* EXERCISE GOAL
When you reach the line below that has "Книга Олимпийское спокойствие.", start returning lines exactly, and stop after the line that has "Асы подводного спецназа"; skip the pictures.

* RECORDS FOR THIS EXERCISE
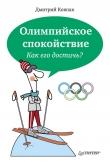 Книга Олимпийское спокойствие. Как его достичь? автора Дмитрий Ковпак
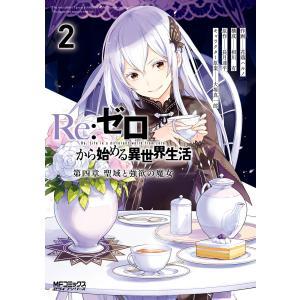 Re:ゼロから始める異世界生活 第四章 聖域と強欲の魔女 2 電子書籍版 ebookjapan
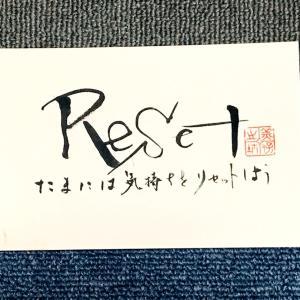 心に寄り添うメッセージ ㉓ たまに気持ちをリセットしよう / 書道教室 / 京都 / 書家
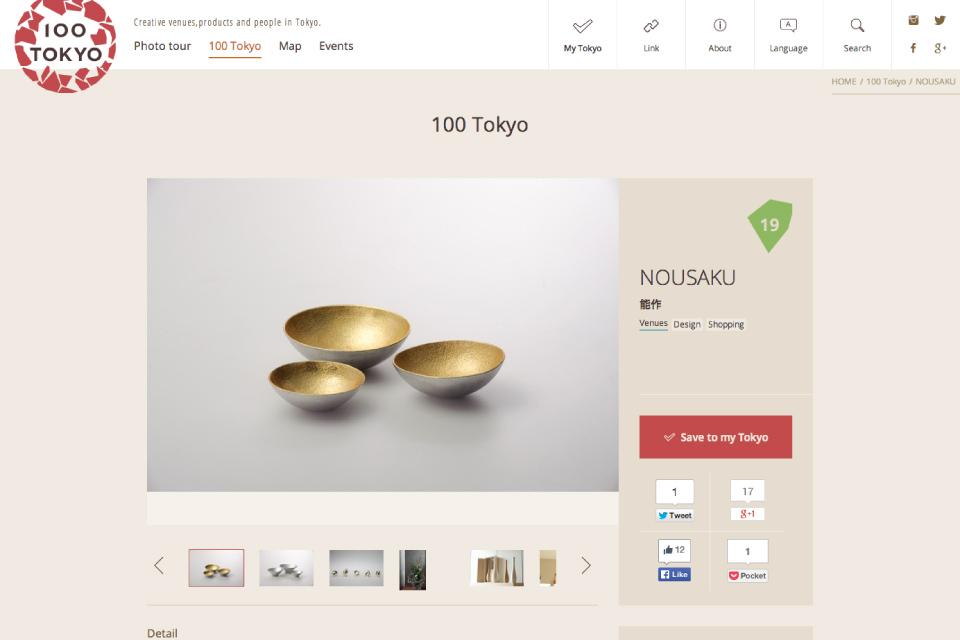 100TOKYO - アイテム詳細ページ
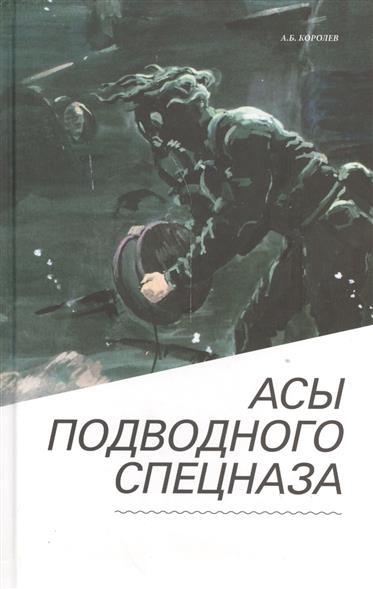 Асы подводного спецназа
--
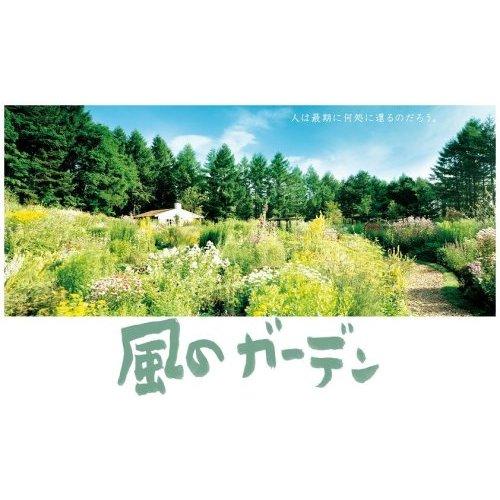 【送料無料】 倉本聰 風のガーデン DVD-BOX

* EXERCISE SOLUTION
 Книга Олимпийское спокойствие. Как его достичь? автора Дмитрий Ковпак
 Re:ゼロから始める異世界生活 第四章 聖域と強欲の魔女 2 電子書籍版 ebookjapan
 心に寄り添うメッセージ ㉓ たまに気持ちをリセットしよう / 書道教室 / 京都 / 書家
 100TOKYO - アイテム詳細ページ
 Асы подводного спецназа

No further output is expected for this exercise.